TEXTAUSZUG:
>>>>
Tonfilm-Seitensprung: Chaplins ehrenvolles Scheitern

Erstellt am 26. Januar 2011 von Michael

THE GREAT DICTATOR
USA 1940
Mit Charles Chaplin, Paulette Goddard, Reginald Gardiner, Henry Daniell, Billy Gilbert u.a.
Regie: Charles Chaplin
Dauer: 120 min

The Great Dictator muss damals ziemlich quer in der amerikanischen Filmlandschaft gestanden haben. Vergleicht man ihn mit anderen bekannten US-Kinowerken jener Zeit, dann findet man wohl auf Anhieb keines, das derart offen, direkt und erbarmungslos satirische Hiebe gegen ein real existierendes Staatsoberhaupt – oder irgendeine andere Person des öffentlichen Lebens – führte und dabei weitgehend auf die damals gängigen Konventionen von Komödie und Drama (strahlend schöner und/ oder smarter Held aus dem Upperclass-Milieu macht seinen Weg) verzichtete.
Statt dessen im Mittelpunkt: Ein freilaufender Irrer, dem zudem jegliche Intelligenz abgeht einerseits, andererseits ein armer Schlucker aus, der herumgeschubst wird.
<<<<
GESPEICHERTE DATEN:
>>>>
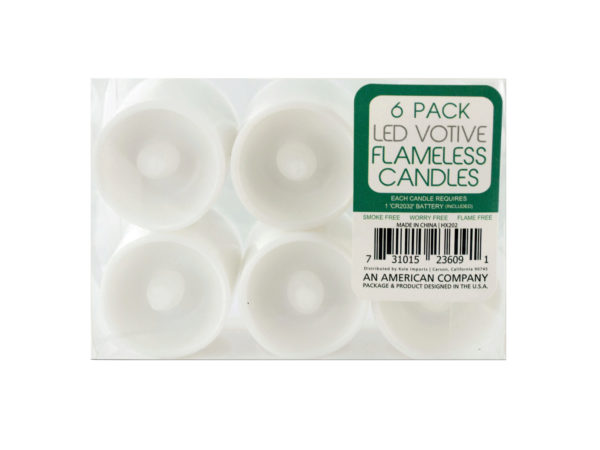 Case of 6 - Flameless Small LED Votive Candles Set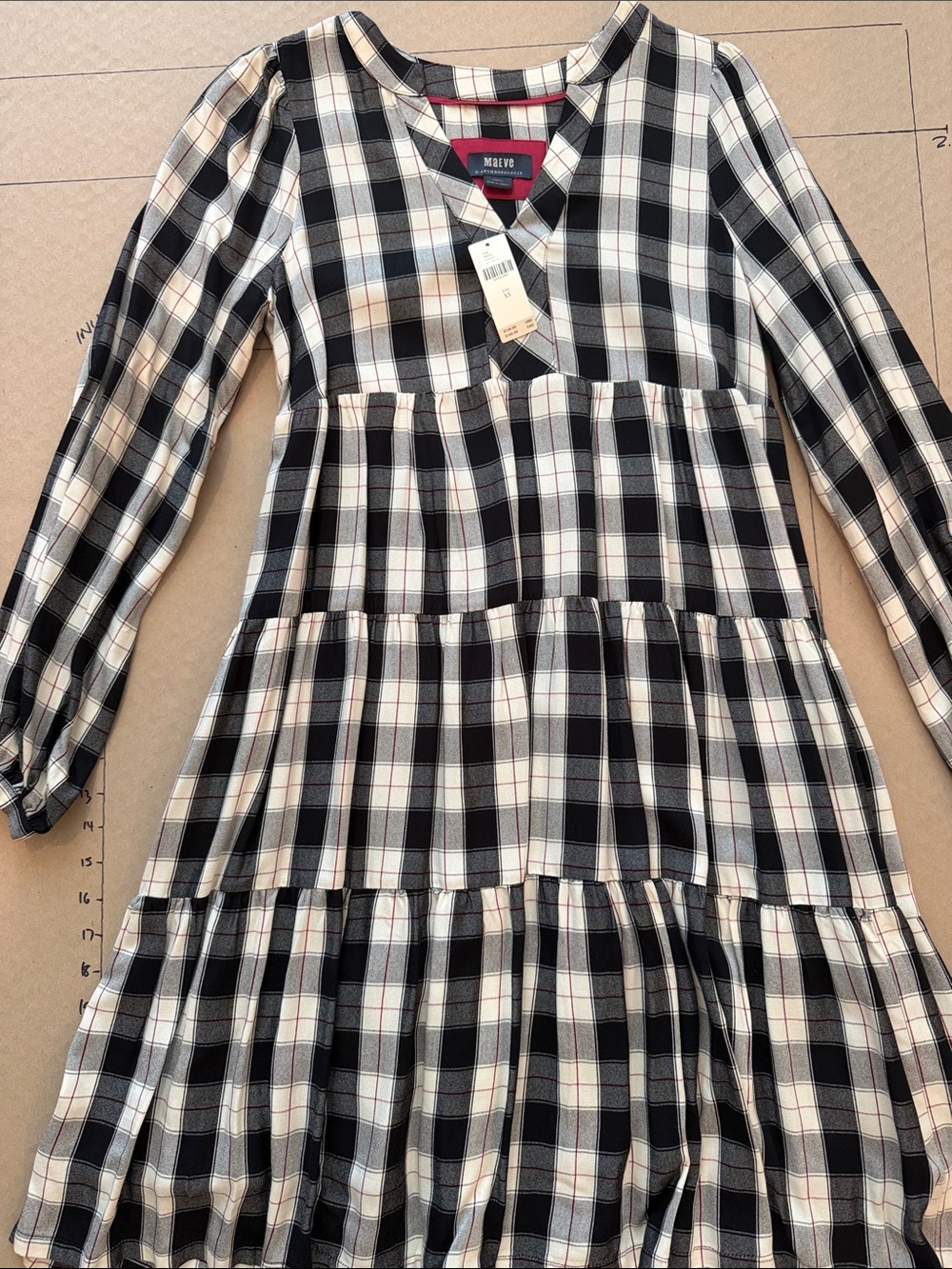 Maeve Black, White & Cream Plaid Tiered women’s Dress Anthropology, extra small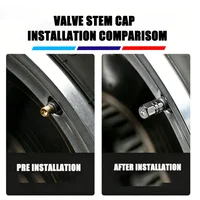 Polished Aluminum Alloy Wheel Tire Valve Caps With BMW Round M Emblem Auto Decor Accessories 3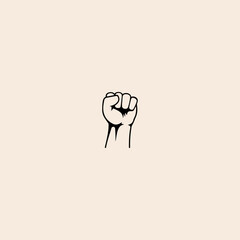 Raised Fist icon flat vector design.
<<<<
>>>>
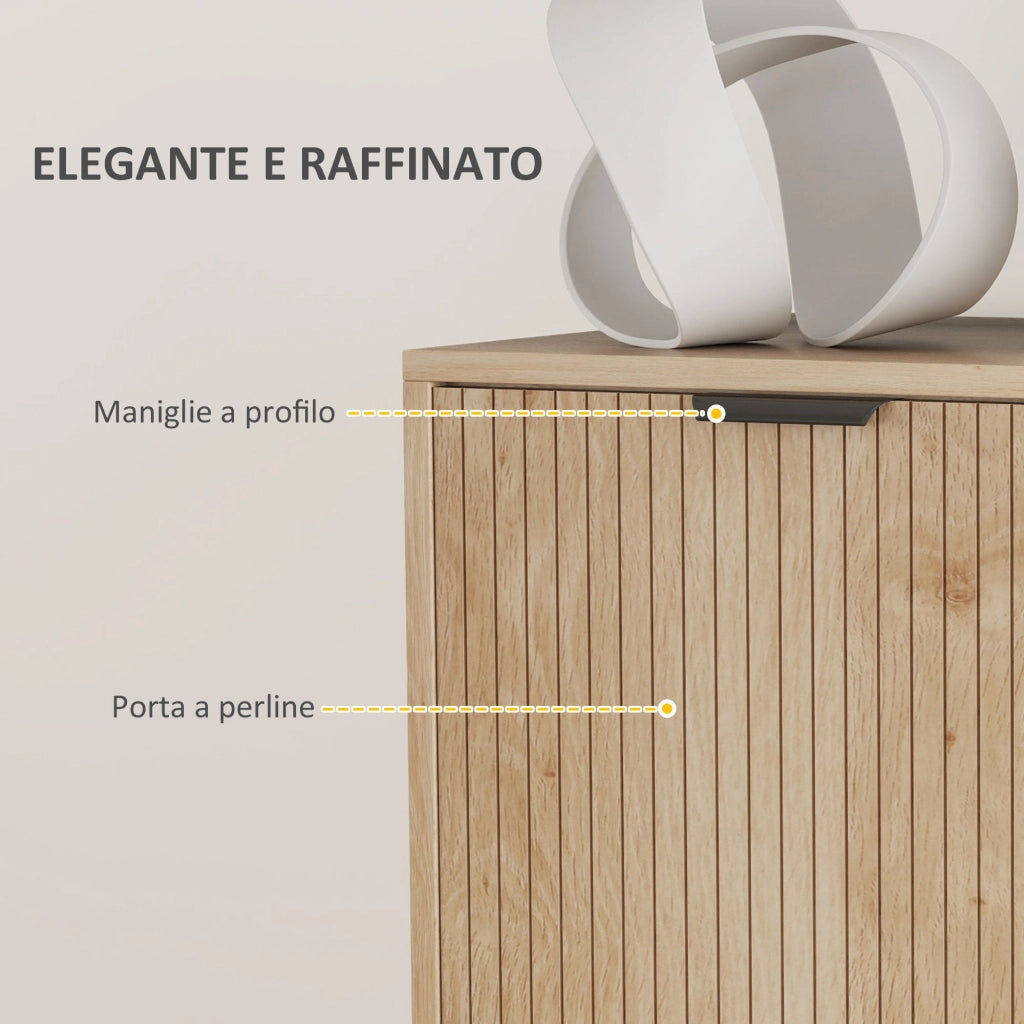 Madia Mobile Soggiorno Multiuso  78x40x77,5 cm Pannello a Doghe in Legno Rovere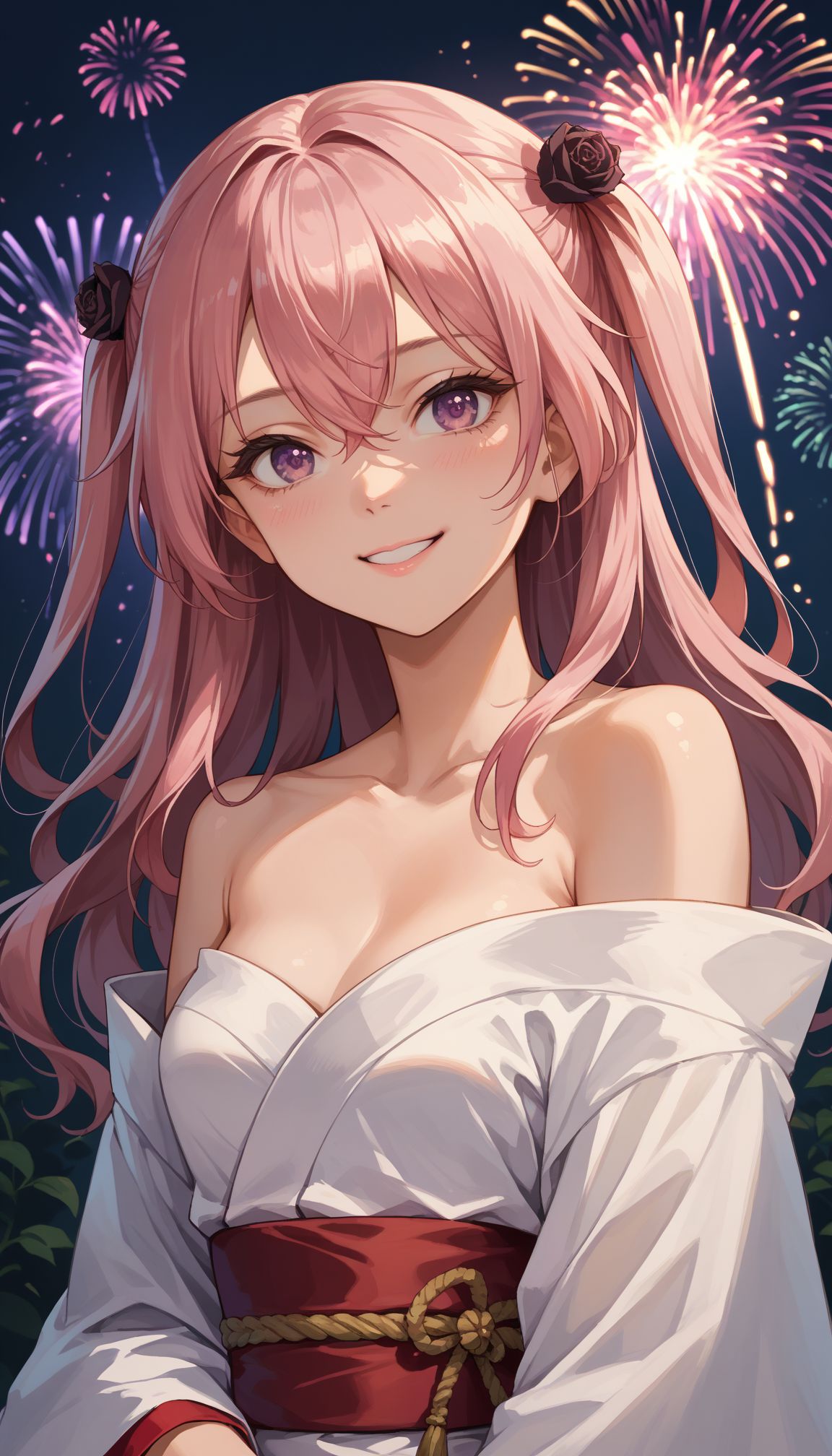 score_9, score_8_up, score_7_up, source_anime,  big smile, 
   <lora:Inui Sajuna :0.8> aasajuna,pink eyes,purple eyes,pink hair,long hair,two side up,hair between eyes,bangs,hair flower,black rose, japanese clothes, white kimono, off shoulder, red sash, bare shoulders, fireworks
<<<<
ZU BEARBEITENDE AUFGABEN:
(1) Schreiben Sie den Abschnitt der Filmkritik zu The Great Dictator wortgetreu ab, beginnend bei „Erstellt am 26.“ und endend bei „seinen Weg) verzichtete.“.
(2) Führen Sie die Filmkritik zu The Great Dictator im Anschluss an ihren letzten Satz weiter.
Für die Bearbeitung werden die Zeilen nicht benötigt.

ERGEBNISSE:
(1)
Erstellt am 26. Januar 2011 von Michael

THE GREAT DICTATOR
USA 1940
Mit Charles Chaplin, Paulette Goddard, Reginald Gardiner, Henry Daniell, Billy Gilbert u.a.
Regie: Charles Chaplin
Dauer: 120 min

The Great Dictator muss damals ziemlich quer in der amerikanischen Filmlandschaft gestanden haben. Vergleicht man ihn mit anderen bekannten US-Kinowerken jener Zeit, dann findet man wohl auf Anhieb keines, das derart offen, direkt und erbarmungslos satirische Hiebe gegen ein real existierendes Staatsoberhaupt – oder irgendeine andere Person des öffentlichen Lebens – führte und dabei weitgehend auf die damals gängigen Konventionen von Komödie und Drama (strahlend schöner und/ oder smarter Held aus dem Upperclass-Milieu macht seinen Weg) verzichtete.

(2)
Doch weist Chaplins Dictator mit seiner Unangepasstheit in die Zukunft des Kinos? Der Part im Ghetto greift die z.T. von Chaplin selbst etablierten Konventionen des Stummfilm (ärmliche Verhältnisse als Thema, gesellschaftliche Verlierer im Mittelpunkt) wieder auf und ist somit rückwärtsgewandt. Der Diktator-Teil ist da interessanter und bringt tatsächliche etwas Neues und Unerhörtes ins US-Kino ein: Satire. Chaplin stellt das Ziel seines Spotts praktisch unverhüllt in den Mittelpunkt des Films und reitet böse Attacken gegen Hitler, gegen dessen politische Unbedarftheit und seine manische Prunksucht. Einige Filmhistoriker attestieren Chaplin, mit diesem Film die Tür im sich gegenüber Deutschland neutral gebenden Amerika für weitere Anti-Nazi-Attacken aufgestossen zu haben. Zur Regel wurde das allerdings nicht; Chaplin hatte sich mit dem Dictator auch erbitterte Feinde innerhalb Hollywoods gemacht, die ihn bezichtigten, Amerikas Werte verraten zu haben.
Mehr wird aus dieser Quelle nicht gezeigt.